Je connais assez bien Henri pour l’avoir rencontré à de nombreuses reprises et j’étas donc curieuse de lire ton livre (je préfère parler d’un livre plutôt que d’un album de BD). Je n’ai pas été déçue car j’y ai retrouvé tous ses traits de caractère…
Mais le livre va bien au-delà de votre histoire familiale et il m’a aussi profondément touchée car je fais également partie de la « 2ème génération ». Nos pères ont d’ailleurs été présentés l’un à l’autre par Irène et moi il y a quelques années et ils se sont aperçu qu’ils avaient « fait » les mêmes camps. Mais leurs affinités se sont arrêtées là car ils ont des tempéraments très différents. Mon père parle très peu de la shoah (un peu plus maintenant depuis le décès de ma mère qui lui interdisait d’en parler). Mais ce terrible non dit a pesé lourdement sur mon enfance et sur ma vie en général. Etant enfant unique et les autres membres de ma famille paternelle ayant tous disparu pendant la guerre, je n’ai pas pu échanger sur ce sujet et je réalise seulement maintenant combien ce traumatisme familial a marqué mon existence. Je me suis beaucoup retrouvée dans la situation de l’enfant qui dolit être parfait parce que « papa a souffert ». Je te remercie donc pour ce livre qui m’a fait autant sourire que pleurer.
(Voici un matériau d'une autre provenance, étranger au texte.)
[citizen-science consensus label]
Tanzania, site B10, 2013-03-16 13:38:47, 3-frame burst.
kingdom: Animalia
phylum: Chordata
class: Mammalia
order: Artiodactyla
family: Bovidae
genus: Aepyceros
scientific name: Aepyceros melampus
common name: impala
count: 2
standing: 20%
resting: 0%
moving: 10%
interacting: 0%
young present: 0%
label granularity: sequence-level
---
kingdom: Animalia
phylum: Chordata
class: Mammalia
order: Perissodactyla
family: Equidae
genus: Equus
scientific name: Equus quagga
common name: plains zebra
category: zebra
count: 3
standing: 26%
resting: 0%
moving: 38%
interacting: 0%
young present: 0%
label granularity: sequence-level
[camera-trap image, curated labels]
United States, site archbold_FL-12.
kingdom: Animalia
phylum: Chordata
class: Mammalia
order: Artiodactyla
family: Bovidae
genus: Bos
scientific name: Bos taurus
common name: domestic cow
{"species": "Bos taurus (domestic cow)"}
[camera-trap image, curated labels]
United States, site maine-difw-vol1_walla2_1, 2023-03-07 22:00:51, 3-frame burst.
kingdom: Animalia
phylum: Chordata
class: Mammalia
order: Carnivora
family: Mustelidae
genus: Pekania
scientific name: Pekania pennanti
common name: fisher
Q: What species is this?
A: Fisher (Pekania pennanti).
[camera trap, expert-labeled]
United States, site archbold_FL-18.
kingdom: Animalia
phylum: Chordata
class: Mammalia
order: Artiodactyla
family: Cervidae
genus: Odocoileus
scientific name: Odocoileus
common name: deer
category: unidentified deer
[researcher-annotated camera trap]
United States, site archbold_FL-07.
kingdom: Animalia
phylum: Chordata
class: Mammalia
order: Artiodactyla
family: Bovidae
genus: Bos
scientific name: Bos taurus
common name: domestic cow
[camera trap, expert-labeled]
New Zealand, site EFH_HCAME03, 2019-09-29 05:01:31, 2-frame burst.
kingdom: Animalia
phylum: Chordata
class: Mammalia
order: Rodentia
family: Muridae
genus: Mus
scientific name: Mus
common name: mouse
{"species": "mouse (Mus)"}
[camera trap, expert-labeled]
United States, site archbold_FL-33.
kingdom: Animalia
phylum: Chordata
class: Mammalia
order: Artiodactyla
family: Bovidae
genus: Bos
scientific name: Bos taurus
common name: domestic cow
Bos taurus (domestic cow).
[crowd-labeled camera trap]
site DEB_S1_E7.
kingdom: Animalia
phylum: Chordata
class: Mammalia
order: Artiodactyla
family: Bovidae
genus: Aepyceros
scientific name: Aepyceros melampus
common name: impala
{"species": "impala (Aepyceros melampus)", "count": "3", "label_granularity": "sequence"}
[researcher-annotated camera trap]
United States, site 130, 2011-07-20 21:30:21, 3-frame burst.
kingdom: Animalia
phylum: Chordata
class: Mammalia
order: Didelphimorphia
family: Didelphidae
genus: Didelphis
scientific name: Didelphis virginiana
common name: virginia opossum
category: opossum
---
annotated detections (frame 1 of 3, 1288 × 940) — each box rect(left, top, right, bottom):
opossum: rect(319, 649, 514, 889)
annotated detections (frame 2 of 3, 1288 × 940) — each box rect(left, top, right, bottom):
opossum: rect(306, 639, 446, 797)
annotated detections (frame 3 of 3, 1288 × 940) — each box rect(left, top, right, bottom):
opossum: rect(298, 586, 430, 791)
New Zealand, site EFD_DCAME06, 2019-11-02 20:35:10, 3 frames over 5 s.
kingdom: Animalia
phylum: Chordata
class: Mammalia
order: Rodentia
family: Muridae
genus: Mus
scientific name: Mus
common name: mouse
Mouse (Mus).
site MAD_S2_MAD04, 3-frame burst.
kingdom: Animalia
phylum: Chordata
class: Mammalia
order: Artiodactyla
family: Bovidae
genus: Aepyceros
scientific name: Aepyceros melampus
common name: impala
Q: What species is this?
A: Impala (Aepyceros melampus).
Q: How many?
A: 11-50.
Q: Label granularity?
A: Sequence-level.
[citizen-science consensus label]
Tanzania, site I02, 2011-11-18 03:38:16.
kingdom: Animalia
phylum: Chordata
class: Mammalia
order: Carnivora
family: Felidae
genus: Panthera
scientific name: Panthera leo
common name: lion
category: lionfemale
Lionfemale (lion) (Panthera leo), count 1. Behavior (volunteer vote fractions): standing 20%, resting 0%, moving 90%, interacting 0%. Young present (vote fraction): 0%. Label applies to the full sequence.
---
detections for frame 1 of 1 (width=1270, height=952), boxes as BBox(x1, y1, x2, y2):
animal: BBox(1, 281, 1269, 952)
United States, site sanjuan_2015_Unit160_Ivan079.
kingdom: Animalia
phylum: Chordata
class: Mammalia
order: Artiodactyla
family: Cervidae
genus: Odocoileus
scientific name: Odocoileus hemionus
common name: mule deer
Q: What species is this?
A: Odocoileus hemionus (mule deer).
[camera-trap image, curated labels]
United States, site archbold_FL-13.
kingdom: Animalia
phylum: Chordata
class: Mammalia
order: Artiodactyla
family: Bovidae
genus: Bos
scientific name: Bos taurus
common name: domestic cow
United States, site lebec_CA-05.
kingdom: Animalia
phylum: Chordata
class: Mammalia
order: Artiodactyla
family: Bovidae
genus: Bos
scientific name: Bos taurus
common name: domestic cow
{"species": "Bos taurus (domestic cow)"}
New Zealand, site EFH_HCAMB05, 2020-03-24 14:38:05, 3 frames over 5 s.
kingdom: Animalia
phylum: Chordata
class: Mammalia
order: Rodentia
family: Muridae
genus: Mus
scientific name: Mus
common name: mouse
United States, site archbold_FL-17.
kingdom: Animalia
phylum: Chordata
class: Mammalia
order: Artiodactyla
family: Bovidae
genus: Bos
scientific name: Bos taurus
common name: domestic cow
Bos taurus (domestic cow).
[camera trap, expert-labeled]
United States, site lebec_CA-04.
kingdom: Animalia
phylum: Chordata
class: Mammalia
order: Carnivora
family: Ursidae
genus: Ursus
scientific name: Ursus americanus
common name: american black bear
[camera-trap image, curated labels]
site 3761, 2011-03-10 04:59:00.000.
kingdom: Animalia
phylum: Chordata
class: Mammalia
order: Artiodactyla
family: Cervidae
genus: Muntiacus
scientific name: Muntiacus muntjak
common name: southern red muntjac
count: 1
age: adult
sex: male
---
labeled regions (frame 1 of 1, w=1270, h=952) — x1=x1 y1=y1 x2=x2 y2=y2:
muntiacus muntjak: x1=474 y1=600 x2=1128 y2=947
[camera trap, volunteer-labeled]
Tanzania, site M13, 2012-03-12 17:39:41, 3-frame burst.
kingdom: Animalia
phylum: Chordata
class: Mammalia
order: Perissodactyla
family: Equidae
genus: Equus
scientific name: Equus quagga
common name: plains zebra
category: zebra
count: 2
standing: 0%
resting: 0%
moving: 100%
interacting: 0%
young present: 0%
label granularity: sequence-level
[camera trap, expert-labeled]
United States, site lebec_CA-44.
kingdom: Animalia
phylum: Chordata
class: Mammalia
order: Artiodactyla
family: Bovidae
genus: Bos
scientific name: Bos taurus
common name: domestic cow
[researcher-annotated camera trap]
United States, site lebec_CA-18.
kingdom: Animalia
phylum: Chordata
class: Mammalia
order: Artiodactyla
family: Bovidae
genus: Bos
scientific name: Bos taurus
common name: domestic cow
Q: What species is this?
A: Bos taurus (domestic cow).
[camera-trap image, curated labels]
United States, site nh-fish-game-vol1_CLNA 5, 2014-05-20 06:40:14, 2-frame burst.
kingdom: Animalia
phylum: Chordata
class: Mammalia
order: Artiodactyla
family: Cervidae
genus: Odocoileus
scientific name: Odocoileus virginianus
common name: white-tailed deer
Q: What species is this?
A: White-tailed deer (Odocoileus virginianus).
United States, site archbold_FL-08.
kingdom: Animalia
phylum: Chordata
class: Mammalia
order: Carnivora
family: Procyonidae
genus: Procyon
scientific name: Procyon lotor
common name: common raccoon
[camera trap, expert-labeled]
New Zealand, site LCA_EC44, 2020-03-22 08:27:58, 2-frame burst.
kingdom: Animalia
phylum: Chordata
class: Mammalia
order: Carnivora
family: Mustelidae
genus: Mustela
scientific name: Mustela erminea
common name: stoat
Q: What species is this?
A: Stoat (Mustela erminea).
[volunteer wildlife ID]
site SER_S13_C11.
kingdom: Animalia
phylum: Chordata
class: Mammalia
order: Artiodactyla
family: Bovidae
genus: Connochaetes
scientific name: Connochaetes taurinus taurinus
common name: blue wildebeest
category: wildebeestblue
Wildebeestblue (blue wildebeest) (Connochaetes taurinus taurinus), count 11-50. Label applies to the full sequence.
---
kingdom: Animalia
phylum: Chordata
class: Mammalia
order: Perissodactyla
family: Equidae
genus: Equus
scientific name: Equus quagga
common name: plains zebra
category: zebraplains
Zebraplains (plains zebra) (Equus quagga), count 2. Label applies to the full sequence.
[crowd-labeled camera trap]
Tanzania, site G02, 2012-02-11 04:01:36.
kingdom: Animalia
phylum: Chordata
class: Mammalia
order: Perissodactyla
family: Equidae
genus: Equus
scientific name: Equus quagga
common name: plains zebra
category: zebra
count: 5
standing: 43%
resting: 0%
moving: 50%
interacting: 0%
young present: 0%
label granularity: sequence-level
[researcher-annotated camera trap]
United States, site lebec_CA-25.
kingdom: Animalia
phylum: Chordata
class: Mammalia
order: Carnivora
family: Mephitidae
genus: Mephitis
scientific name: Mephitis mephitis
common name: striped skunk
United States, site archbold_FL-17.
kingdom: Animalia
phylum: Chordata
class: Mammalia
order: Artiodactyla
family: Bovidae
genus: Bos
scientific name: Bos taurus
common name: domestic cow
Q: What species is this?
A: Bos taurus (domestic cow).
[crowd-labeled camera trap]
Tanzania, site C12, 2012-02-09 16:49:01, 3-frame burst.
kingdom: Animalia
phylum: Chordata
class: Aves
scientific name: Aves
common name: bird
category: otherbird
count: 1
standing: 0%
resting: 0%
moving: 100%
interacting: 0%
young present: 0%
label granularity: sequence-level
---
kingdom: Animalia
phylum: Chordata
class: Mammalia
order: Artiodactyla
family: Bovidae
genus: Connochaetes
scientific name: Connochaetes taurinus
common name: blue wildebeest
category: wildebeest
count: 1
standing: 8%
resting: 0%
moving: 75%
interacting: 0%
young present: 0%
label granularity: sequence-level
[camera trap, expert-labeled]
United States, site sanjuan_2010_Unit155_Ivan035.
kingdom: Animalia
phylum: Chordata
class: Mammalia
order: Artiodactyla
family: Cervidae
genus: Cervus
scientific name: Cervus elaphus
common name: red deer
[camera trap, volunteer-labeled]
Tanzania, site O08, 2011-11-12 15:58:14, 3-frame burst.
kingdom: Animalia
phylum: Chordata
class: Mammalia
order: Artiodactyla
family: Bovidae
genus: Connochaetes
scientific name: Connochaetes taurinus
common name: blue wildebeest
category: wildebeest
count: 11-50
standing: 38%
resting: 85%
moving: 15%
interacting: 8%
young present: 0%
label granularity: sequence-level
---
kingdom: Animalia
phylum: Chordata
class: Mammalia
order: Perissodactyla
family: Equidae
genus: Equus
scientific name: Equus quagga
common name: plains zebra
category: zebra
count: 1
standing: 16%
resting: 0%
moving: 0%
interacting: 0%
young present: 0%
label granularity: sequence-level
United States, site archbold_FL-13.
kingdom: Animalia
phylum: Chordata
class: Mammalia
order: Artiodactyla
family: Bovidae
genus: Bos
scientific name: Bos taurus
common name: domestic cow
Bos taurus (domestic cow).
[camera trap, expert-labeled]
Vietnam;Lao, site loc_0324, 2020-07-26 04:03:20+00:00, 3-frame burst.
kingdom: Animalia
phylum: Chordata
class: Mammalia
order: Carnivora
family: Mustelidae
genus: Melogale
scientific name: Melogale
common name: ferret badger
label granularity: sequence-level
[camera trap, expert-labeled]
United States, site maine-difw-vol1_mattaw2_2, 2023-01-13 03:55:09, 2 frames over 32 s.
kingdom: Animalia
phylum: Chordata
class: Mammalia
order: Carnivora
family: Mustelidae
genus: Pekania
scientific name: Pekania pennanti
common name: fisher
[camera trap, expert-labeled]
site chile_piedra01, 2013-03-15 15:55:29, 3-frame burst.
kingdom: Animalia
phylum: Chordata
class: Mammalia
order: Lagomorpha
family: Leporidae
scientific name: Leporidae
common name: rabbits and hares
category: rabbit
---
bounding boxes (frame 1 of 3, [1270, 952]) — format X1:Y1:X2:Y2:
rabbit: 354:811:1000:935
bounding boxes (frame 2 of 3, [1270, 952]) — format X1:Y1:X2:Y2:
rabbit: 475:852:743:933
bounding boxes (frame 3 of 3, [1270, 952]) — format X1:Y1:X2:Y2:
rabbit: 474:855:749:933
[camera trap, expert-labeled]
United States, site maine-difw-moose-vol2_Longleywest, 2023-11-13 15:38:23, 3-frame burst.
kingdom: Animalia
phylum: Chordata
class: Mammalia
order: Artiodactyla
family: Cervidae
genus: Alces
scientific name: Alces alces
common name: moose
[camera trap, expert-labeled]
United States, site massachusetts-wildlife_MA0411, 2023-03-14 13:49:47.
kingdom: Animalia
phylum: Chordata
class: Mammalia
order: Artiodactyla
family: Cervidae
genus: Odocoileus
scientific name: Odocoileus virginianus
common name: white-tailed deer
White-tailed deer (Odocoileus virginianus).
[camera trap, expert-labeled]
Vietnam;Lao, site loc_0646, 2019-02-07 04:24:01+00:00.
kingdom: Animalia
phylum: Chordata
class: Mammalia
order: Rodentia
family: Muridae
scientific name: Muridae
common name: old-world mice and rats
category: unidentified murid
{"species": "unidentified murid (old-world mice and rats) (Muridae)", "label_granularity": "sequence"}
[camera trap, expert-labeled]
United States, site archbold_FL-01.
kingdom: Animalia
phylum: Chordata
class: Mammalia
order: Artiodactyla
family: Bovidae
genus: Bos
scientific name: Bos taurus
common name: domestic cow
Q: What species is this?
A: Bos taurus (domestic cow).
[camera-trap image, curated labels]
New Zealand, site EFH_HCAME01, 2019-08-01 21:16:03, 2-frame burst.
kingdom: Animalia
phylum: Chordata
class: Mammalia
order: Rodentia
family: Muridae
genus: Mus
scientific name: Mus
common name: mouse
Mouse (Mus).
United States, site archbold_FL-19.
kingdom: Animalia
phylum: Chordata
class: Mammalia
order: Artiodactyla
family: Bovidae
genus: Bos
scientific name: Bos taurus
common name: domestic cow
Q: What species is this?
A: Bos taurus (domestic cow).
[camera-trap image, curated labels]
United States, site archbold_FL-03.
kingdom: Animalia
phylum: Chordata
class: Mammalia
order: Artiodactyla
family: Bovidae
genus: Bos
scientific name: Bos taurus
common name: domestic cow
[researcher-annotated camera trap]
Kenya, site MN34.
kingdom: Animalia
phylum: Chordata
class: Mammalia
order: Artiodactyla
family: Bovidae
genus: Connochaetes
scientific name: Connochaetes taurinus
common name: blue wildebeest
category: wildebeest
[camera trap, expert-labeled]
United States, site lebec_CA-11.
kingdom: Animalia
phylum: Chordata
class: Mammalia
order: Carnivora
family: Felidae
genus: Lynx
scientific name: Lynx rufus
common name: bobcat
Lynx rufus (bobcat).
Merci pour ta réaction Linda. En écrivant mon livre, je me doutais bien que d’autres allaient s’y reconnaître, car nous sommes la première génération de l’après-guerre, la Deuxième Génération de la Shoah, avec tout ce que ça sous-entend. En ne nous racontant pas, les parents voulaient nous « protéger ». Mais il est vrai qu’il leur était encore impossible de parler, même s’ils l’avaient voulu. Petit à petit la parole s’est libérée chez les uns, chez les autres pas. Certains se sont construits, d’autres se sont détruits. Cordialement, Michel
Bonjour, J’ai beaucoup apprécié la lecture de votre livre-BD.
Je ne viens pas d’une famille juive, mais mon père possédait de nombreux livres sur ce qu’on appelait à l’époque « l’Holocauste ».(Peut-être vient-il lui-même d’une famille comme le Michel Kikchka de Charleroi)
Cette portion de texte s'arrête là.